If photos are very pale or washed out
They may be overexposed, affected by light leaks, or scanned in a way that lifted the brightness too much. Colour negative film often handles overexposure well, but extreme overexposure can reduce detail.
If there are orange, red, or white streaks
These are often light leaks. Worn light seals, a loose film door, or opening the camera before rewinding can cause them.
If images are soft
Softness can come from missed focus, camera shake, slow shutter speeds, lens haze, or subject movement. Compare shots taken in bright light at faster shutter speeds with those taken in low light to narrow down the cause.

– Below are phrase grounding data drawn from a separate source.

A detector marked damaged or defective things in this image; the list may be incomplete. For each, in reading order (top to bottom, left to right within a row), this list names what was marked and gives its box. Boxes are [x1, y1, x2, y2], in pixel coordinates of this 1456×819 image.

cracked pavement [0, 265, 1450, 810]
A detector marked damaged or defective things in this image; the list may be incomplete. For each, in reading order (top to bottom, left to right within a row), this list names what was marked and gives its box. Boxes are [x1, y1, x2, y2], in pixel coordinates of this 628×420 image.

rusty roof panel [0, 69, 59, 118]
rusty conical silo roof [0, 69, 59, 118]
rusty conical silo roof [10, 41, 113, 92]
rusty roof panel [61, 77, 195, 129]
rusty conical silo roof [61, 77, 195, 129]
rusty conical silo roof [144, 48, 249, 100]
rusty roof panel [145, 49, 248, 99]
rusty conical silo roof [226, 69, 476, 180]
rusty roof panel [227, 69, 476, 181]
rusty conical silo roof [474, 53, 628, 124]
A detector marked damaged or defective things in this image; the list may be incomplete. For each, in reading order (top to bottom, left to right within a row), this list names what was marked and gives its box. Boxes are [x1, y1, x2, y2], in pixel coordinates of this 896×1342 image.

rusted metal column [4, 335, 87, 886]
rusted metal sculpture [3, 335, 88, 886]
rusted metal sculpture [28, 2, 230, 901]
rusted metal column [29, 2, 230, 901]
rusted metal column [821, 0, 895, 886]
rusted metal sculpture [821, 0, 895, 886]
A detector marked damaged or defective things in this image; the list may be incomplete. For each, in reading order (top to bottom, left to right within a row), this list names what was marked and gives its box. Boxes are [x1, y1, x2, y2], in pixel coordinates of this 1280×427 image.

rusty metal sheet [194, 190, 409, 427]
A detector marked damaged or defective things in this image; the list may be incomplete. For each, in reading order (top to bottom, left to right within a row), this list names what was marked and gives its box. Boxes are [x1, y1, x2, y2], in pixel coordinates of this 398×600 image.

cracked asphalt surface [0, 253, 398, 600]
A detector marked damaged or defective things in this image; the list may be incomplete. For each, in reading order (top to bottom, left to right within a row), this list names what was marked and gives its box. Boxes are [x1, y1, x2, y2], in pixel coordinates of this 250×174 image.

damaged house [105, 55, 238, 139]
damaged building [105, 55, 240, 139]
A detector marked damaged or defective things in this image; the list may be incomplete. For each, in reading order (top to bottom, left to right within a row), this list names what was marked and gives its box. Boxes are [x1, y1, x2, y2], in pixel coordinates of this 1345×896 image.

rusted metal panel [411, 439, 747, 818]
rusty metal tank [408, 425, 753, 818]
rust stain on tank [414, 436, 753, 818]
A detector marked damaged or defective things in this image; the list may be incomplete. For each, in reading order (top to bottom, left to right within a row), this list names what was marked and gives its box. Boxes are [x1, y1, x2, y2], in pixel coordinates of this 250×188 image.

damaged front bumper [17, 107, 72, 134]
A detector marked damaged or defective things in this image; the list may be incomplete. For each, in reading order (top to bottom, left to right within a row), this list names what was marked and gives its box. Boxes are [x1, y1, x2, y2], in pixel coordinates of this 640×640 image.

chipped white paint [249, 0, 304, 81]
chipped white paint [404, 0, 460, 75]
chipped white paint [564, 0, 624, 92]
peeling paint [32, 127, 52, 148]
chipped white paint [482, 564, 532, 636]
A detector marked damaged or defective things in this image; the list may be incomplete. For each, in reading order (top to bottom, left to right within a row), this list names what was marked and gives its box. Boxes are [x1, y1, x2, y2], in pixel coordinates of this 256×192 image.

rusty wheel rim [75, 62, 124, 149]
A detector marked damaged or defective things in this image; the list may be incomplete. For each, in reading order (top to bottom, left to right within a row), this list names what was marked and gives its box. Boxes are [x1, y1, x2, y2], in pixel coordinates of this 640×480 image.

16. Store your camera, film, and negatives properly
Film and vintage cameras reward a little care. Store your camera somewhere dry, clean, and away from extreme heat. Avoid leaving it in a damp cupboard, hot car, or direct sunlight for long periods.
Unexposed film is best stored cool and dry. If you will not use it for a while, keep it in the fridge in its container, then let it return to room temperature before opening to avoid condensation. Exposed film should be developed as soon as practical, especially if it has been shot in warm conditions.
Negatives should be stored in sleeves, away from dust, fingerprints, moisture, and strong light. Handle them by the edges only.
17. What to buy next after your first roll
Once you have completed your first roll, you will have a much better sense of how you like to shoot. Your next purchases should support that style rather than complicate it.
- More film: try a different ISO or film stock to compare results.
- A camera strap: useful for comfort and safety when shooting outdoors.
- A lens cap or filter: helps protect the lens during everyday use.
- A camera case: useful for storage and travel.
- A small notebook: ideal for recording exposure settings and frame notes.
- A tripod: helpful for low light, landscapes, and slower shutter speeds.
You can find film and useful extras through our collections: 35mm film, 120 film, and accessories.
Final thoughts: make your first roll simple and enjoyable
The best way to learn how to use a film camera is to shoot a roll, get it developed, study the results, and then shoot another. You do not need perfect technique to begin. You only need the right film, a correctly loaded camera, fresh batteries if required, and a little patience.
For your first roll, choose fresh film, shoot in decent light, avoid opening the camera back too early, and use a reputable lab for developing and scanning. Once your photos come back, you will understand your camera far better than you did on day one.
Film photography is slower than digital, but that is part of its charm. Each frame asks you to notice, choose, and commit. Take your time, enjoy the process, and let your first roll be the start of a much longer journey.